[READING TEXT]
This self-titled second album shares a similar rhythmic focus to those Desmonta releases by M. Takara and Kiko Dinucci, but is also completely its own creation. Rhythm is always at the core, but it finds its feet through a fog of organic and digital textures, the layered kalimba and guitar playing of opening track “kalimbau” giving way to the glitchy pseudo-dub of “tamanduateí”. The pulsating broken groove of “trapaceiro” suggests prime Battles, though while that track never hesitates in pushing forwards, a track like “habitante” finds its rhythmic ballast in granular layering of largely-undistinguishable sounds that undoubtedly form its heartbeat. It’s this to and fro between instrumental palettes and rhythmic cadences that keep us coming back to this alluring record. It’s an album that could so easily be interpreted as a love letter from São Paulo and the interplay there between industry, commerce, relationships and environment that find themselves in conflict between the constructed and biotic, beautifully mirrored in the music.

We wanted to speak to Luciano to find out a few of his influences from across different cultural spheres, and so asked him to Take Five. So, here’s the album, book, movie, person and memory that helped form who he has become:

Album

Sepultura – Beneath The Remains

The affective and imaginary memory that this record gave me, is very strong. For a long time it worked as a kind of ritual and amulet. I pressed play, concentrated on the sound, read and reread the credits, and wondered how all the information contained there could make sense of the whole creation. It was a dark, primitive, energetic expression. A revolt with a certain amount of freedom that I didn’t see in other bands at the time. It was a portal to another world and there I fit these pieces together, on to some others already known, to form a little part of my universe. For example; I thought that there was an urban, marginal and nocturnal scene that also included skateboarding. I spent days trying to understand who was skateboarding in the video to “Inner Self” and discovered that it was Thronn, an idol at the time; you will not find anyone who skateboarded in Brazil in the 80s who did not have Thronn as an inspiration. I started to make this connection and saw that everything made sense. Skate, metal and punk were all part of the same world.

Movie

Once Upon a Time in the West

I don’t remember the first time I watched this movie, I just remember that since that moment, I watch this film at least once a year. I think it was the first film that sharpened my senses as a whole with an impeccable soundtrack [by Ennio Morricone] and sound design, all very tied up. The space there is wide, infinite and the time is real, almost like a sequential plan of life. There was a time when I watched the version with comments by the director [Sergio Leone] a lot.

[EXERCISE REQUIREMENTS]
a) Name every track from the self-titled album that the text about Luciano's album mentions in its opening paragraph.
b) Pick up the text about Luciano's album after its last sentence and carry it on.
The listing is separate material, unrelated to the text about Luciano's album.

[GIVEN DATA]
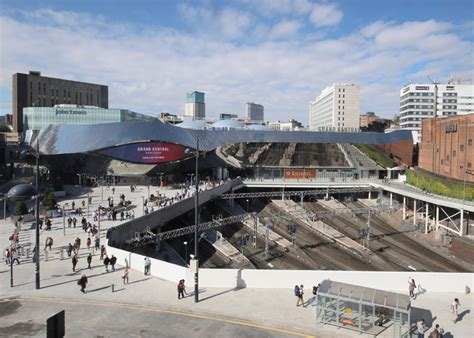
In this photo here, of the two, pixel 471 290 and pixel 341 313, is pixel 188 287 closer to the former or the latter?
pixel 341 313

[RESPONSES PER TASK]
a) kalimbau, tamanduateí, trapaceiro, habitante

b)
Book

A Máquina de Fazer Espanhóis by Vitor Hugo Mãe

I regularly go back to the pages of A Máquina de Fazer Espanhóis by the writer Vitor Hugo Mãe for its beautiful passages about what remains of loneliness, about abandonment and about a unique perception of death. Because it is a book without attachments to orthographic rules, fluidity occurs in another way. With each reading, new reflections open up.

A Máquina de Fazer Espanhóis is available from Amazon (UK | USA)

Person

Dona Jane

My mother was the person who helped me take my blindfolds off to a universe beyond my surroundings. In all my choices, from an early age, she was always there. Counselling me or just letting the decisions be all mine and letting me deal with the consequences of that. It never discouraged me in the most audacious adventures that have arisen from pre-adolescence to today. A welcoming person who always saw her neighbour as the first.

Memory

Amsterdam

At the beginning of 2000 I left for a second attempt at finding youthful independence in distant lands. Nothing made me feel like remaining in Brazil. I decided to leave and arrive in another continent, but my entry was denied and I spent a few days detained in a detention centre for illegal immigrants who expected to be deported to their countries of origin. They were dark days, with no contact with my family; inside I was robbed by the police themselves who stole some of my money. I managed to be deported to Portugal and not directly to Brazil as I feared. I persisted in the idea of ​​not returning and due to the flow of my destiny, I ended up in Amsterdam. It was a new chapter that lasted for five years. That was my education, my faculty of life as they say out there. I lived in a “parallel” world to what I had lived until then. Much of it still reverberates in my day to day and the way I do some things, even without an intention. But there were also days of loneliness, culture shock, language barriers, prejudices, etc. It was like a mouse always running away in secret but that in its safe universe and with its fellow companions, feels graced by the rewards of chance.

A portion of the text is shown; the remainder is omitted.